A MAN and a teenager have been jailed for their involvement in a huge cannabis factory which was found on a Carlisle industrial estate.
The city’s crown court heard how the owner of a commercial unit in the Durranhill area went with an electrician to make checks on July 6 after being alerted to power supply problems. He found a marquee had been erected within the unit comprising 10 separate rooms. Three contained a total of 1,172 cannabis plants in various stages of maturity while other rooms were supplied by ventilation and lighting which suggested the crop would not be a one-off.

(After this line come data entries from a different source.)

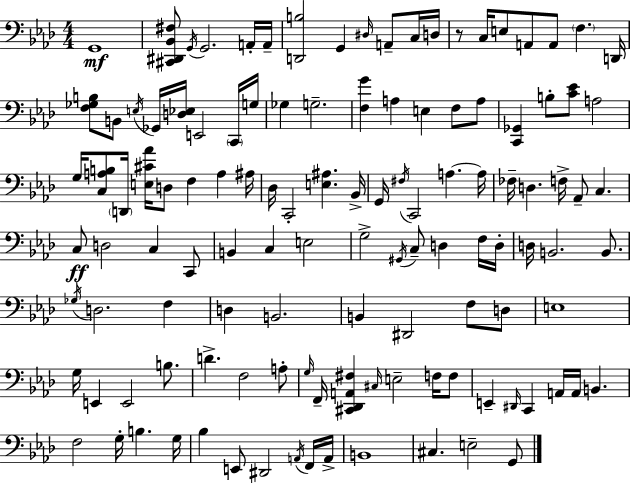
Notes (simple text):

G2/w [C#2,D#2,Bb2,F#3]/e G2/s G2/h. A2/s A2/s [D2,B3]/h G2/q D#3/s A2/e C3/s D3/s R/e C3/s E3/e A2/e A2/e F3/q. D2/s [F3,Gb3,B3]/e B2/e E3/s Gb2/s [D3,Eb3]/s E2/h C2/s G3/s Gb3/q G3/h. [F3,G4]/q A3/q E3/q F3/e A3/e [C2,Gb2]/q B3/e [C4,Eb4]/e A3/h G3/s [C3,A3,B3]/e D2/s [E3,C#4,Ab4]/s D3/e F3/q A3/q A#3/s Db3/s C2/h [E3,A#3]/q. Bb2/s G2/s F#3/s C2/h A3/q. A3/s FES3/s D3/q. F3/s Ab2/e C3/q. C3/e D3/h C3/q C2/e B2/q C3/q E3/h G3/h G#2/s C3/e D3/q F3/s D3/s D3/s B2/h. B2/e. Gb3/s D3/h. F3/q D3/q B2/h. B2/q D#2/h F3/e D3/e E3/w G3/s E2/q E2/h B3/e. D4/q. F3/h A3/e G3/s F2/s [C#2,Db2,A2,F#3]/q C#3/s E3/h F3/s F3/e E2/q D#2/s C2/q A2/s A2/s B2/q. F3/h G3/s B3/q. G3/s Bb3/q E2/e D#2/h A2/s F2/s A2/s B2/w C#3/q. E3/h G2/e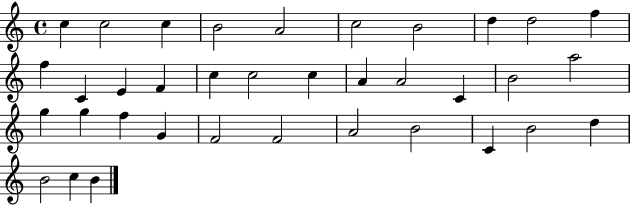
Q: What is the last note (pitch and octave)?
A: B4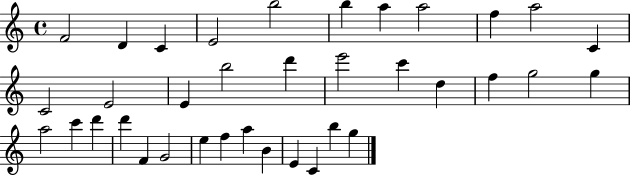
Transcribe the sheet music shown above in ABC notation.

X:1
T:Untitled
M:4/4
L:1/4
K:C
F2 D C E2 b2 b a a2 f a2 C C2 E2 E b2 d' e'2 c' d f g2 g a2 c' d' d' F G2 e f a B E C b g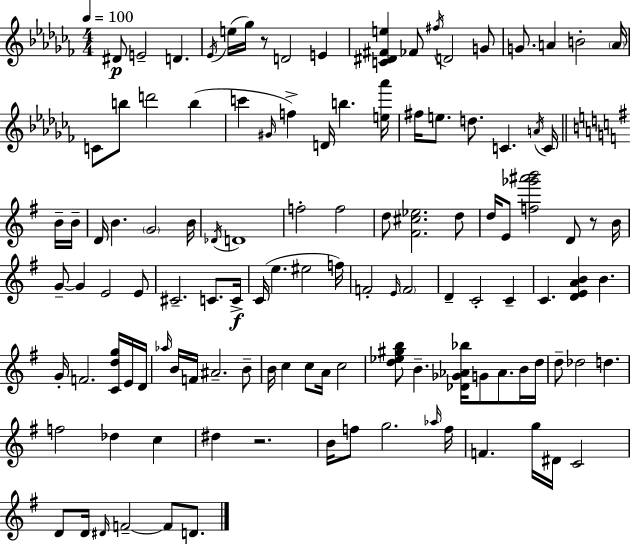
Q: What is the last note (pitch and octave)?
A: D4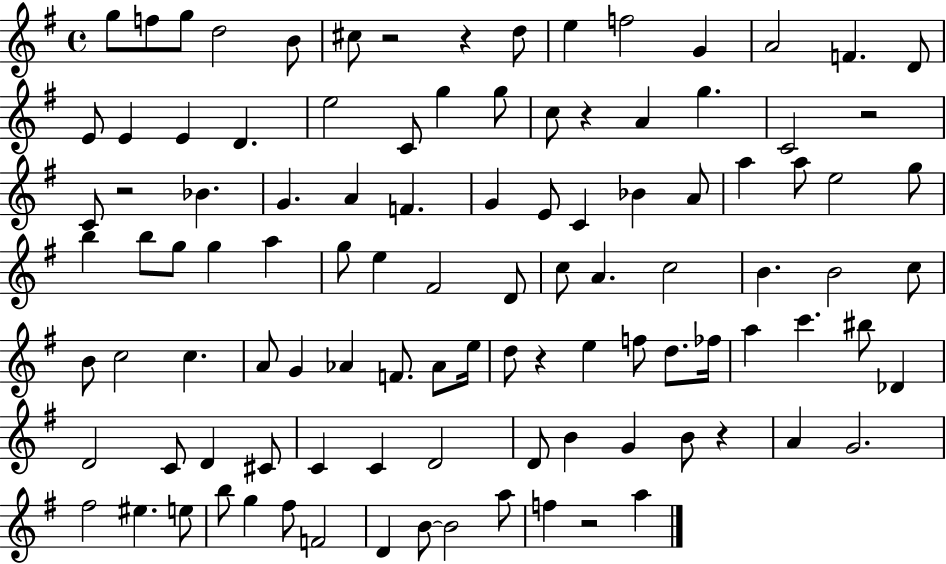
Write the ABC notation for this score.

X:1
T:Untitled
M:4/4
L:1/4
K:G
g/2 f/2 g/2 d2 B/2 ^c/2 z2 z d/2 e f2 G A2 F D/2 E/2 E E D e2 C/2 g g/2 c/2 z A g C2 z2 C/2 z2 _B G A F G E/2 C _B A/2 a a/2 e2 g/2 b b/2 g/2 g a g/2 e ^F2 D/2 c/2 A c2 B B2 c/2 B/2 c2 c A/2 G _A F/2 _A/2 e/4 d/2 z e f/2 d/2 _f/4 a c' ^b/2 _D D2 C/2 D ^C/2 C C D2 D/2 B G B/2 z A G2 ^f2 ^e e/2 b/2 g ^f/2 F2 D B/2 B2 a/2 f z2 a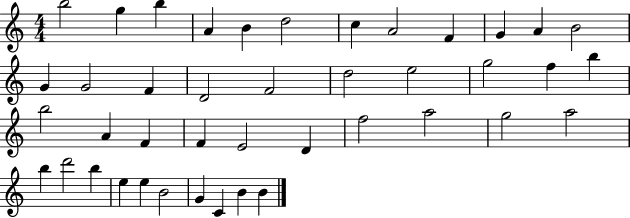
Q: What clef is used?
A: treble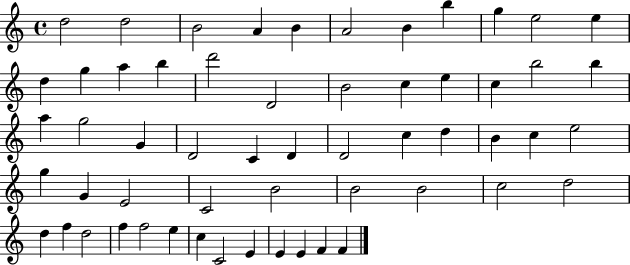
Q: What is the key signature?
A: C major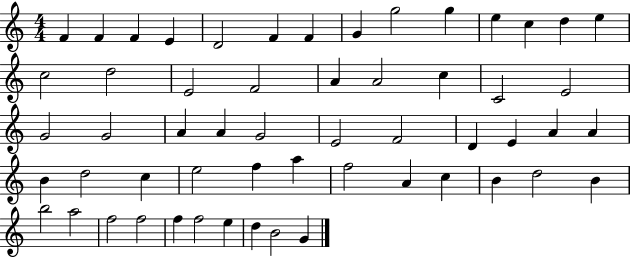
F4/q F4/q F4/q E4/q D4/h F4/q F4/q G4/q G5/h G5/q E5/q C5/q D5/q E5/q C5/h D5/h E4/h F4/h A4/q A4/h C5/q C4/h E4/h G4/h G4/h A4/q A4/q G4/h E4/h F4/h D4/q E4/q A4/q A4/q B4/q D5/h C5/q E5/h F5/q A5/q F5/h A4/q C5/q B4/q D5/h B4/q B5/h A5/h F5/h F5/h F5/q F5/h E5/q D5/q B4/h G4/q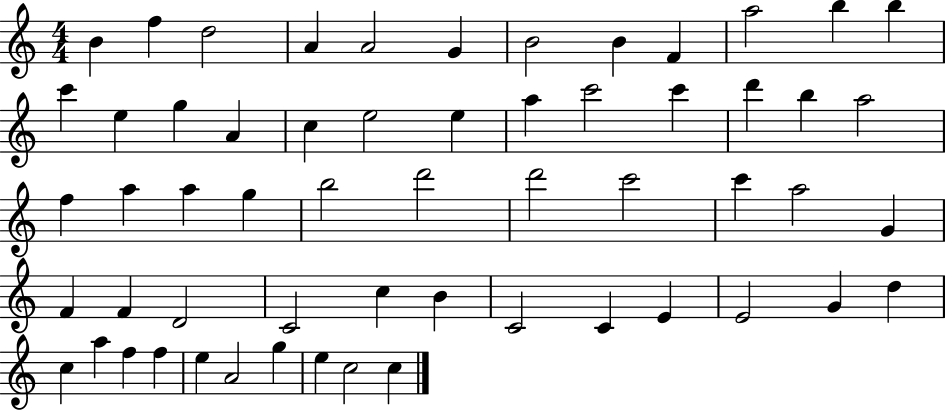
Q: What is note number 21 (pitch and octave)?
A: C6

“Police found a sophisticated and large cannabis production unit together with a living area including a kitchen, bathroom and sleeping facilities,” said prosecutor Arthur Gibson. “It is estimated the potential yield would be in the region of 22kg with an estimated street value of £220,000.”
After the unit owner visited the nearby police station to raise the alarm, officers responded. On their way they saw 19-year-old Hung Ba Nguyen – who had been earlier seen at the unit – and he was arrested after trying to flee.
It emerged Nguyen had been put to work as a cannabis gardener for an increased wage after initially travelling to Carlisle on the promise of construction work.
A second man, Kashif Suleman, 43, was detained in London four days later with two phones and £8,000 cash. In debt to others, he had rented the unit through a local letting agency, paying three months’ rent of £12,000 up front for it from his business account having invented a cover story. His phone also contained web searches for news reports of Carlisle cannabis farm discoveries and researching how to grow the drug.
Suleman, of Lewin Road, London, and Nguyen – a Vietnamese national living in the UK illegally – both admitted conspiracy to produce cannabis. They were jailed today (MON) for 40 months and 12 months, respectively.
Recorder Katherine Pierpoint said: “This was a drug operation capable of producing significant quantities of cannabis for commercial use.”
The judge added: “Conspiracies only work if people are willing to rent units or water plants. Everybody plays a part in that serious criminal behaviour.”
Today’s sentencing comes just a month after two Albanian nationals were jailed for their illegal involvement in a three-storey £500,000 cannabis farm operation which had been set up in a former Whitehaven town centre post office.